[Provided passage]

I then copy those columns to notepad, and remove the tabs.

I now have the links to every page in that discussion group.

Repeat for all discussion groups.

I dropped those into a program called Flashget, and set it up so each Discussion Group's pages to into their own directory on my computer

i.e
C:\Downloads\WOTC\F1_MagicandSpells

I then tell Flashget to download them all.

Once that was done, I opened each downloaded file with Word, and told it to replace all instances of "<" with "^p<", and all instances of "><" with ">^p<"

that seperates all html tags, including links, into seperate lines.

I did this via a big macro

(i.e if this is the loop #, open file #, regardless of file, run these replaces, save, then indrease the loop # by 1)

I then merged all the downloaded files in a given directory via the old dos type >> command (specifically, type *.* >> BIGFILE.txt)

Next, I imported each of the merged files into a Microsoft Access database (into a longtext/memo field), with an extra field for the name of the original discussion topic

Then, it was a simple matter to find how threads were in that big table, and delete anything that was not a thread.

the end result was a list of all thread#s, with first, second, and last page, and Thread topic.

I copied all the first pages + thread topics to their own list

I copied the thread pages to another list, and seperated out the page # (i.e last page is page 30). Any without page #s, got a nice 1 (or 0, I don't remember how the WOTC forums were set up in that regard)

so i had something like http://www.wizards.com/forums/Thread=1000 Pages: 30

and I knew from looking at the html, the second page was http://www.wizards.com/forums/Thread=1000&Page=2, etc

So I made a little program that took that list, and for each thread, generate page 1 to whatever # of pages it had

then end reults
http://www.wizards.com/forums/Thread=1000 Pages: 30 became
http://www.wizards.com/forums/Thread=1000&Page=1
http://www.wizards.com/forums/Thread=1000&Page=2
http://www.wizards.com/forums/Thread=1000&Page=3
http://www.wizards.com/forums/Thread=1000&Page=4
...

[/Provided passage]
[Listed records]

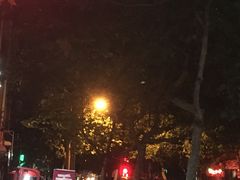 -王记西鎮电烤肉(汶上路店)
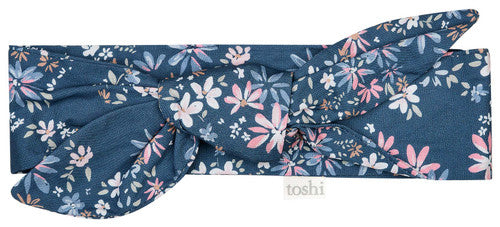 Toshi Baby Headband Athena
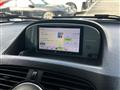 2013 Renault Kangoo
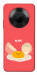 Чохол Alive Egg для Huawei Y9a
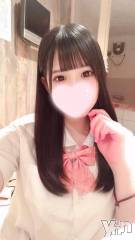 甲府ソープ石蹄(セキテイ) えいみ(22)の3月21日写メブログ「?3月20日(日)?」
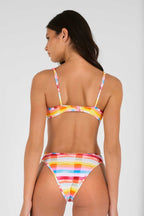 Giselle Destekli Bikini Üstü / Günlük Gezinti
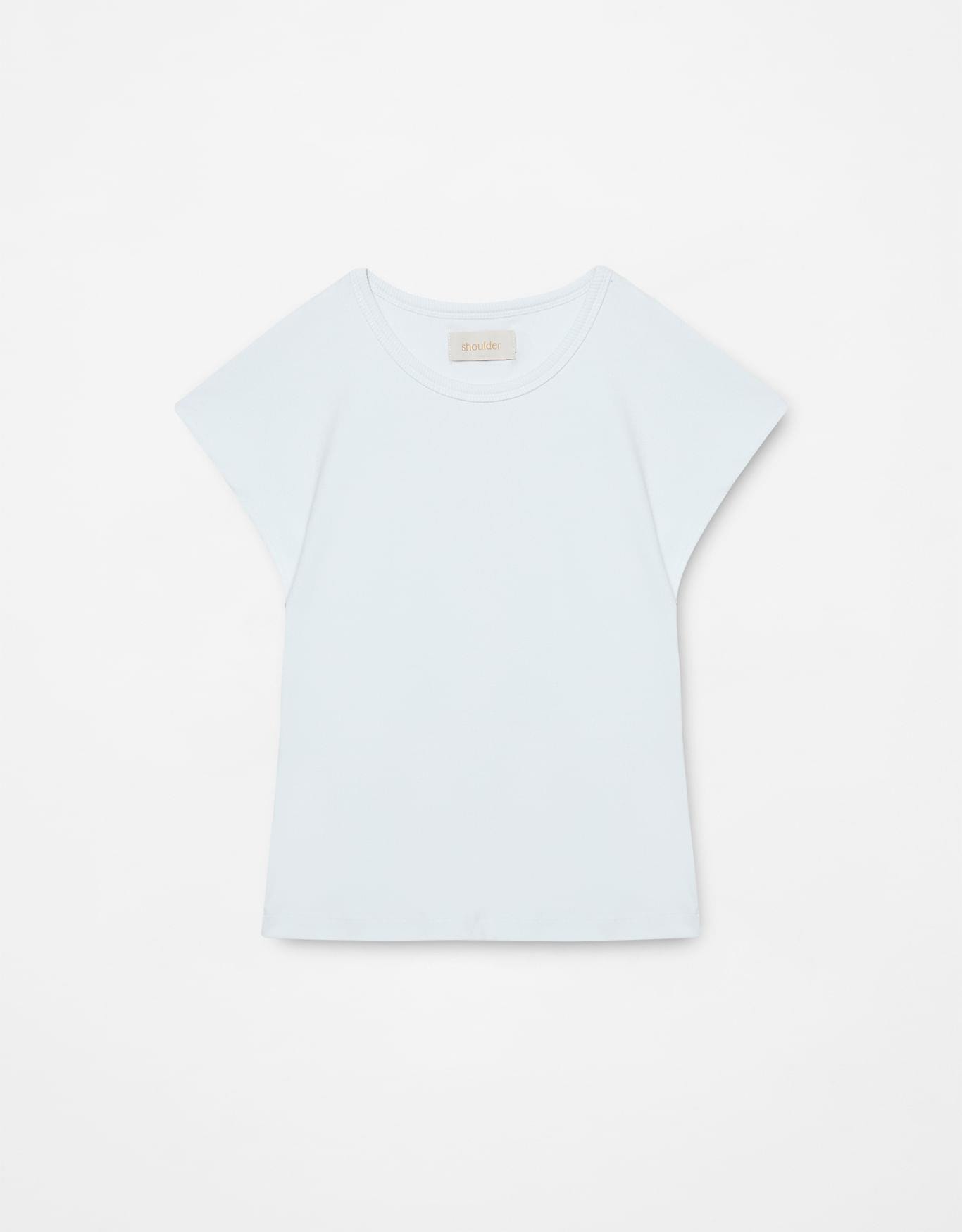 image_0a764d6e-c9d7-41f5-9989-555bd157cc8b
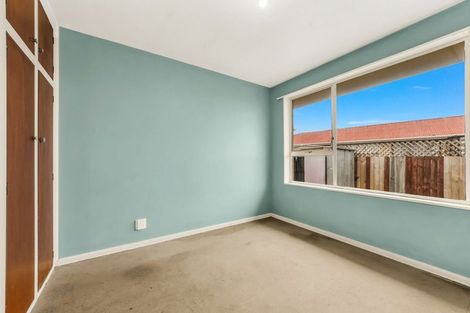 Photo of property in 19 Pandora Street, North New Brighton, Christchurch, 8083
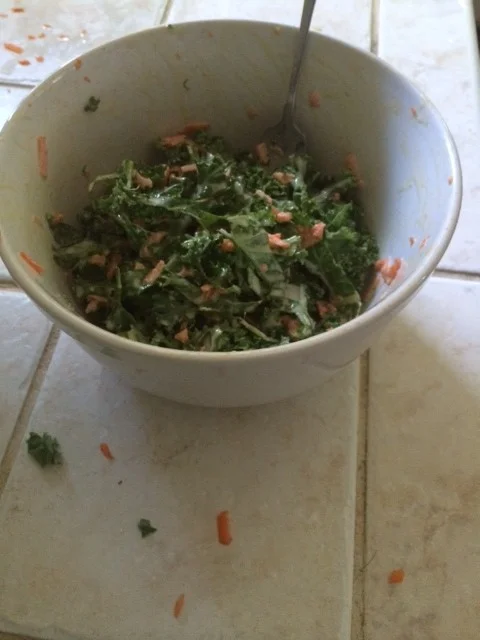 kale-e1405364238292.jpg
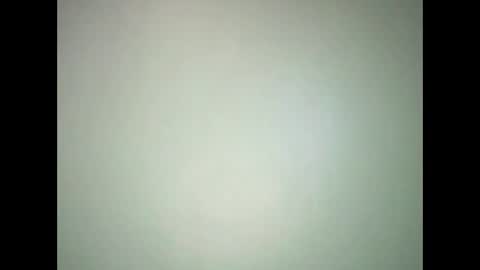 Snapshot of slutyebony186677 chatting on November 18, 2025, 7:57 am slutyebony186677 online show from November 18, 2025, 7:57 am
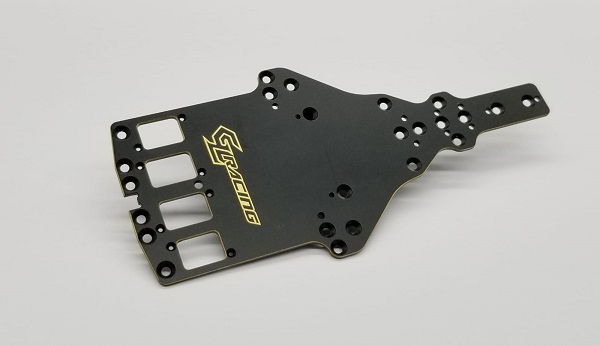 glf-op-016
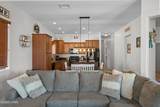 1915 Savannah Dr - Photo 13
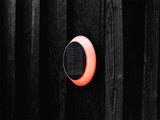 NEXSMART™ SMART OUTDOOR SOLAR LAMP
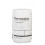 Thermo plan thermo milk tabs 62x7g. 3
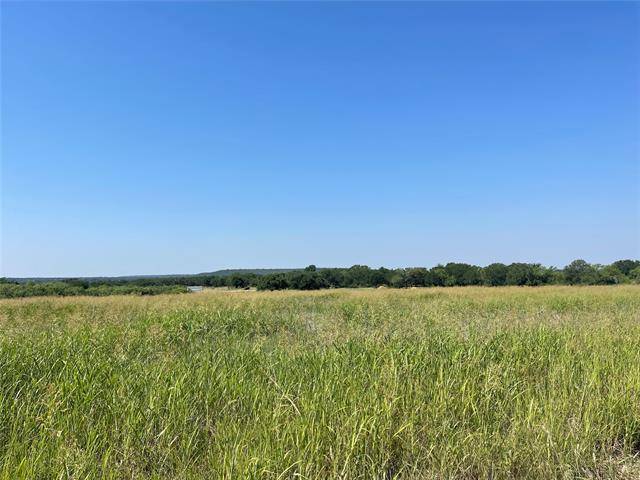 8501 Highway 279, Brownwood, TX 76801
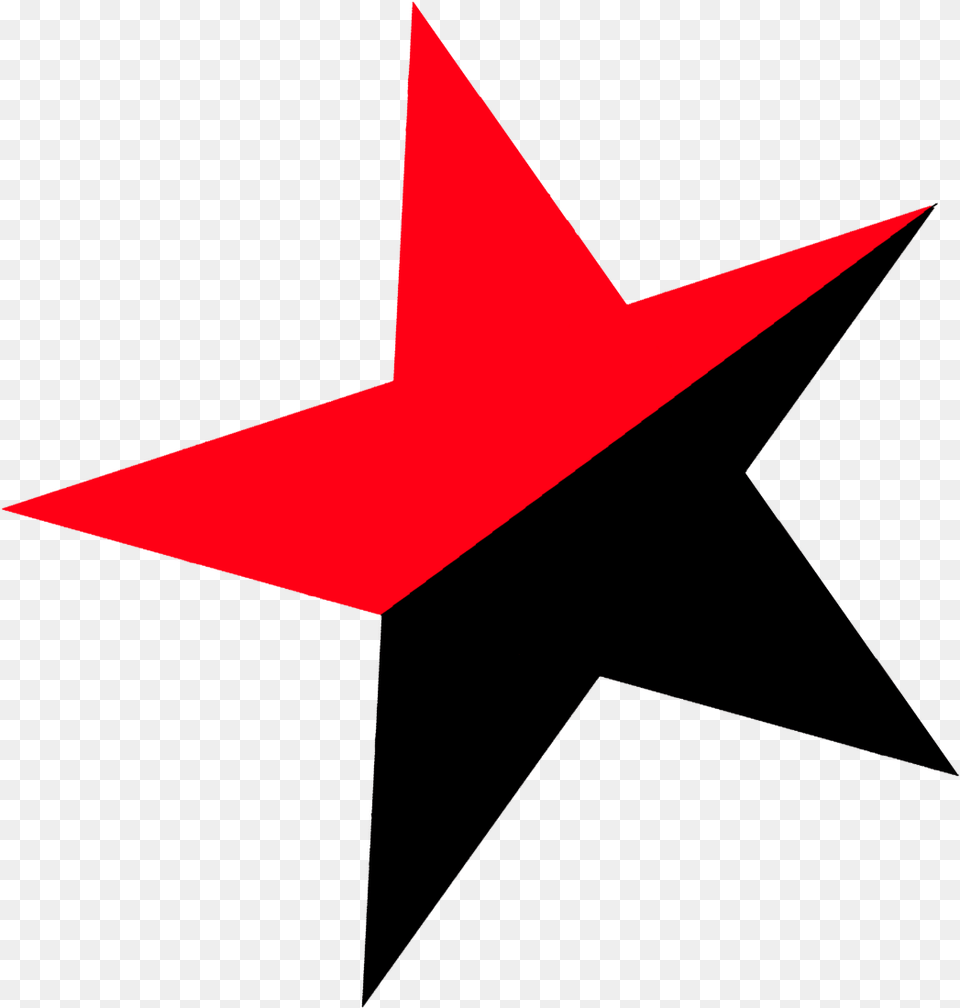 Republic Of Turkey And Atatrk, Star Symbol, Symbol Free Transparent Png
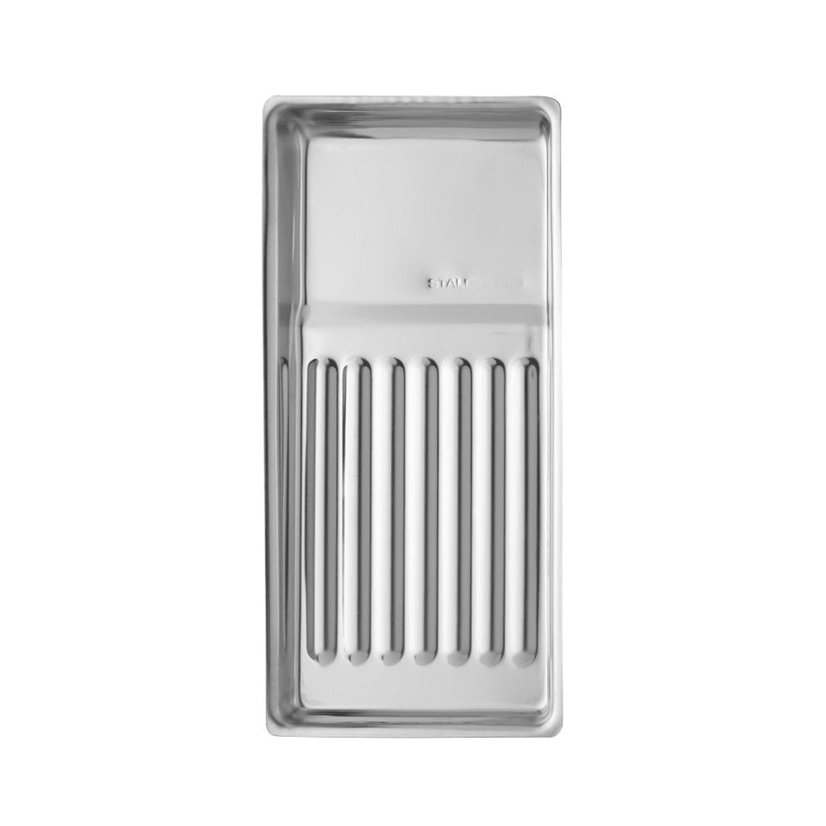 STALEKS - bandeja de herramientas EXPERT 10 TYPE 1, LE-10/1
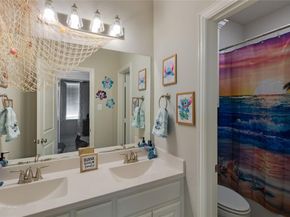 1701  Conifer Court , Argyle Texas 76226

[/Listed records]

**Activity list:**
- 1) In the forum-archiving walkthrough, what program were the page links dropped into so they could be downloaded?
- 2) Carry on the forum-archiving walkthrough from the point where it stops.

**Results in order:**
- 1) Flashget

- 2)
http://www.wizards.com/forums/Thread=1000&Page=29
http://www.wizards.com/forums/Thread=1000&Page=30

Drop all that into Flashget again, and tell it to download them all.

I then used Flashgets download log to rename the downloaded files (Flashget will rename files with characters that are not in the alphabet), to something closer to what they were on the WOTC Forums.
i.e
http://www.wizards.com/forums/Thread=1000&Page=1 was saved as Thread(somenumber), and was then renamed to Thread_1000_P_01
http://www.wizards.com/forums/Thread=1000&Page=2 was saved as Thread(somenumber), and was then renamed to Thread_1000_P_02
http://www.wizards.com/forums/Thread=1000&Page=29 was saved as Thread(somenumber), and was then renamed to Thread_1000_P_29
http://www.wizards.com/forums/Thread=1000&Page=30 was saved as Thread(somenumber), and was then renamed to Thread_1000_P_30

I then merged all those files, in one Thread at a time, then pulled them into another program that grab the Author/TIme of Each post, and then the post itself, and put in into the simplier format that's on the website.

That remove all the formatting, imbedded images, links to the wotc website, and other things that would no longer work, out. That also made it easier to view (and print if anyone wants to do that)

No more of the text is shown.